Australian Teachers Day: Celebrating our true changemakers

Australian Teachers Day: Celebrating our true changemakers

When a teacher arrives home from a long day’s work (often to begin a night shift of lesson planning), they’re focused on knuckling down and making sure that the following day’s class will be as educational, if not more so, than the last.

However, while Australia’s educators are tirelessly and selflessly preparing young people for the future, they are also crafting those who, in the years to come, will be healing the sick, making our laws, powering our economy, tending to our ecosystem and inspiring millions of others through the arts.

In that sense, teachers are reshaping the world we are living in, one lesson at a time.

In celebration of what is unarguably one of the most important professions on earth, the Australian Institute for Teaching and School Leadership (AITSL) is encouraging everyone to take a “Hats off to Teachers” selfie to show their appreciation of the critical work they do.

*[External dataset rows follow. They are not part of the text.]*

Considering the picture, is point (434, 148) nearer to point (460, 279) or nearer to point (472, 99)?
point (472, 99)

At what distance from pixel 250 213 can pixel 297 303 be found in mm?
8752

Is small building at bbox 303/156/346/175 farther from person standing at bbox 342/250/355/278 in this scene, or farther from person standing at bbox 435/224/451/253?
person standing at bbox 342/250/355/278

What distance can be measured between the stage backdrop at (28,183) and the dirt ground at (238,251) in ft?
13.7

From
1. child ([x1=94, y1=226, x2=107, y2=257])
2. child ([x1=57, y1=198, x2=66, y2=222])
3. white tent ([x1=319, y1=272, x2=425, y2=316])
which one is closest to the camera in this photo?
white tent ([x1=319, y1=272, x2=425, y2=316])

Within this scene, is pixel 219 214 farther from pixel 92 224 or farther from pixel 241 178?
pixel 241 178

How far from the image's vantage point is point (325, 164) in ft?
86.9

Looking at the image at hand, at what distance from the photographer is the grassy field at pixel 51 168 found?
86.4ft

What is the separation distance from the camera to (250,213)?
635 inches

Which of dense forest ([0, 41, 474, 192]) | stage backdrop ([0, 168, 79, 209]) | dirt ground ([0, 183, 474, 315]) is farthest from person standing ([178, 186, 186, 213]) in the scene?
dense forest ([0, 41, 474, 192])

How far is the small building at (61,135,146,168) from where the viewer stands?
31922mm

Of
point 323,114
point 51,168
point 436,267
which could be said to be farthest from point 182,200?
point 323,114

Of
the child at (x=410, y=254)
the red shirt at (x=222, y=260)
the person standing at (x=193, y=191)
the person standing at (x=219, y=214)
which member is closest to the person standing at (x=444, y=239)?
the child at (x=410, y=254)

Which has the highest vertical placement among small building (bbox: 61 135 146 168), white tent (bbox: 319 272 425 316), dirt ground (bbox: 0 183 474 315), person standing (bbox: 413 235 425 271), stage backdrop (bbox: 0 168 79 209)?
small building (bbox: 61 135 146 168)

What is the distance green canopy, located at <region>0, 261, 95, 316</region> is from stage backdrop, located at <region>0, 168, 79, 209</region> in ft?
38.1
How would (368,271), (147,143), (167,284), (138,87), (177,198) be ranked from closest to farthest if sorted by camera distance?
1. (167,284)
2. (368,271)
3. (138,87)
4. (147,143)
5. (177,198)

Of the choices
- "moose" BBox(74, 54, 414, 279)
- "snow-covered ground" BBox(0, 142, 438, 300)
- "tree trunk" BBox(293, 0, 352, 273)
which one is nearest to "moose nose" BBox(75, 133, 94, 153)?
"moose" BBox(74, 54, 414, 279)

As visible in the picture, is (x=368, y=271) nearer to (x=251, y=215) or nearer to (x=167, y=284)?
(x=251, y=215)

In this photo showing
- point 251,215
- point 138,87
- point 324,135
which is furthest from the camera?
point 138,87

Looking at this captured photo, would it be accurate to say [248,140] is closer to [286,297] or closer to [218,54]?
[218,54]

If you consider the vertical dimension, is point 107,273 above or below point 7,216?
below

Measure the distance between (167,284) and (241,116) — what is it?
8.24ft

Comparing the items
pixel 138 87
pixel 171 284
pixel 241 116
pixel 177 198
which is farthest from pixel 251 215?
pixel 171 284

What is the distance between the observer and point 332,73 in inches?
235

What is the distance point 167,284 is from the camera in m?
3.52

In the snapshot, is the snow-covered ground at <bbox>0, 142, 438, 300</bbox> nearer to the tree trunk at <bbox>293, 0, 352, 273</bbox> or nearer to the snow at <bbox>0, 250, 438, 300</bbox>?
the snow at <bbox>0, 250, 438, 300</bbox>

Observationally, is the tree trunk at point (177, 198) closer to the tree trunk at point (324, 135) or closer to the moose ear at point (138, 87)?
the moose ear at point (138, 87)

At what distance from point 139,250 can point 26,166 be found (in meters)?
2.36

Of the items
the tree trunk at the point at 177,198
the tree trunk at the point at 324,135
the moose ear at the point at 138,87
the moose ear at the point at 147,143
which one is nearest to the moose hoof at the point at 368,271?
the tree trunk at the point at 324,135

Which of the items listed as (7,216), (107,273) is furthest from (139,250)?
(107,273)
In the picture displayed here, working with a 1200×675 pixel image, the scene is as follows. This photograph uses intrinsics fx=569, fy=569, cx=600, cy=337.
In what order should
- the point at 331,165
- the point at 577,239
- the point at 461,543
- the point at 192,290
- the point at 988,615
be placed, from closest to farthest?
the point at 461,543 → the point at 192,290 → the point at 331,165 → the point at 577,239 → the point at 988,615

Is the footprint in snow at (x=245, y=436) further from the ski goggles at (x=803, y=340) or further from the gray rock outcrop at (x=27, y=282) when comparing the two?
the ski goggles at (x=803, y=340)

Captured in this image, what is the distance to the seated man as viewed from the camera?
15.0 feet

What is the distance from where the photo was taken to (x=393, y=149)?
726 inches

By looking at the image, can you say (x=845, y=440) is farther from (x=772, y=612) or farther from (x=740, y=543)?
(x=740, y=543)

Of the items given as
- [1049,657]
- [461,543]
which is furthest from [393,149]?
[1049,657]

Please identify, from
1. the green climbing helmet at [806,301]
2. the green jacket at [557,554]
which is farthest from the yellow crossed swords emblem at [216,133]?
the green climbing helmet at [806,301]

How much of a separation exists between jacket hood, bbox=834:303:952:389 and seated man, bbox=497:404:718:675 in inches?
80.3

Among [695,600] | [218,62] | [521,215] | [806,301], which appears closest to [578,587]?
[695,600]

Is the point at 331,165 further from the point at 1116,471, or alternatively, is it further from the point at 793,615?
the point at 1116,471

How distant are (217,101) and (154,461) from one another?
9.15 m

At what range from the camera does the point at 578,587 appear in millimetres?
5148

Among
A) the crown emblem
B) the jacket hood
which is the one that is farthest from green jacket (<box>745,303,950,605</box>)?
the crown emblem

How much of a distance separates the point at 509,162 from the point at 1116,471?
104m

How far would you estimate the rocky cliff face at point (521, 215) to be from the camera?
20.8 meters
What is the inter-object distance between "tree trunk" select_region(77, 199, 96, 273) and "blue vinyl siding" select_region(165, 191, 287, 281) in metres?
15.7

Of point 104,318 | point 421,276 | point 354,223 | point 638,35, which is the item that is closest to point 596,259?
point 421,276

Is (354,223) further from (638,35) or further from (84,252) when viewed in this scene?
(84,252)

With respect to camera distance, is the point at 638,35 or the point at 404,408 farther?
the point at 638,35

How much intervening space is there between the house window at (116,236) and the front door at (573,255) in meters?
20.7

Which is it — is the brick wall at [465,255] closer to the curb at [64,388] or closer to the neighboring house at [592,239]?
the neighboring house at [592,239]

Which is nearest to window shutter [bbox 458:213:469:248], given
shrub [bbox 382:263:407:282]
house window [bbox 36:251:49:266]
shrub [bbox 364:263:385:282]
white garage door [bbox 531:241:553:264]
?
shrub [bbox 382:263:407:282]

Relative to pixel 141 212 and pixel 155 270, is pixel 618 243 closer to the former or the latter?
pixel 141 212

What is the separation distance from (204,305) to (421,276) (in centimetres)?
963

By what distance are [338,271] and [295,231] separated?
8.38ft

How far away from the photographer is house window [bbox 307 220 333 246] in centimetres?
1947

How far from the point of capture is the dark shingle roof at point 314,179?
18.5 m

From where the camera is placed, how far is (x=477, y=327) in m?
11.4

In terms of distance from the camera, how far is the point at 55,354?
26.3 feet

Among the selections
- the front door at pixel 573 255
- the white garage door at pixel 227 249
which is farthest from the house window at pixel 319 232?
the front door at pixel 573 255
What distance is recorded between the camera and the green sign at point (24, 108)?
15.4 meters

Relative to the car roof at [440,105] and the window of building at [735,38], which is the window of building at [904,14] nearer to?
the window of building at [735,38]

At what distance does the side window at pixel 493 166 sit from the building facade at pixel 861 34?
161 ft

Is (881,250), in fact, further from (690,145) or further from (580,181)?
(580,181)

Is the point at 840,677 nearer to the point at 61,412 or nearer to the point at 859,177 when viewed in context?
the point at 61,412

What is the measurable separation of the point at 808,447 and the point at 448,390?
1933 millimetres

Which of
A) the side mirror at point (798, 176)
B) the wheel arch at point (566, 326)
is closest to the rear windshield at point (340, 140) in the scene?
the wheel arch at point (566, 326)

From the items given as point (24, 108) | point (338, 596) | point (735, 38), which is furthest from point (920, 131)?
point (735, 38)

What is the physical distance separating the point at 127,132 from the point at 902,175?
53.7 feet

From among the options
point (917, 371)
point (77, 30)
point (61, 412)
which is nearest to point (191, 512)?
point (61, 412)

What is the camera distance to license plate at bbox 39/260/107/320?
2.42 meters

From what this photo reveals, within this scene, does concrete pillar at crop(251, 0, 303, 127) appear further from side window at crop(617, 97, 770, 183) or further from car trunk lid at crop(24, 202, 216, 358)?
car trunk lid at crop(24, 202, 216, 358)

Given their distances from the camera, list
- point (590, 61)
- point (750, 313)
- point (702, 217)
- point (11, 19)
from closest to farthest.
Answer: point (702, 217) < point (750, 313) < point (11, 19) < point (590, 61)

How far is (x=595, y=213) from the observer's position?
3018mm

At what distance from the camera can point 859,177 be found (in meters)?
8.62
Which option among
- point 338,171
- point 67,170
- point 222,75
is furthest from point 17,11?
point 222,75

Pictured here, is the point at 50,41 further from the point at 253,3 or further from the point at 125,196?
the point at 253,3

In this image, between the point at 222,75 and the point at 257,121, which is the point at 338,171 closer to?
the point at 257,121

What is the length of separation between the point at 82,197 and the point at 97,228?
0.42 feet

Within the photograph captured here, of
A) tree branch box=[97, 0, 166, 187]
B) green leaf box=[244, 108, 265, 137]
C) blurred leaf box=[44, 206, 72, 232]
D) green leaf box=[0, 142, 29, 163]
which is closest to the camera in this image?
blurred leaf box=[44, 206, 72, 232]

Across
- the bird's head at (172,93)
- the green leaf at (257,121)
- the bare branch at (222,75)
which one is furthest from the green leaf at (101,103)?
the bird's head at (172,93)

“Evidence shows that our teachers have the greatest in-school influence on student outcomes. Today we really celebrate our teachers and show our appreciation for the tireless work they continue to do both inside and outside the classroom,” AITSL CEO, Mark Grant said.

One of AITSL’s campaign Ambassadors, Eddie Woo, agrees.

“Taking part in World Teachers’ Day is a fantastic way for the community to acknowledge the important and essential work done by the teaching profession,” Woo said.

“I love being a maths teacher. I love what our profession does and the positive impact we can have on our students.”

Woo remarked on the satisfaction he gets when he sees his students’ maths skills progressing and developing, especially when they get to a point where it even changes their view of themselves and what they’re capable of.

“These are the moments that truly make me smile and feel satisfied, knowing that what I do is having a lasting impact.”

‘Teachers don’t always realise how valued they truly are’

Grant said Australia’s 400 000 teachers are an “amazing group of people whose high-quality expertise is truly valued by the community.”

“I don’t think they always realise this,” he said.

“Today, they will get to see this firsthand through the messages and photos flowing in on social media. It reinforces that the work they do each day has a positive effect on the lives of all of Australia’s 4 million learners.”

Woo hopes a greater number of people take the opportunity to visit the World Teachers’ Day website, take a selfie using the virtual photo booth and share that with the world to show their appreciation of teachers.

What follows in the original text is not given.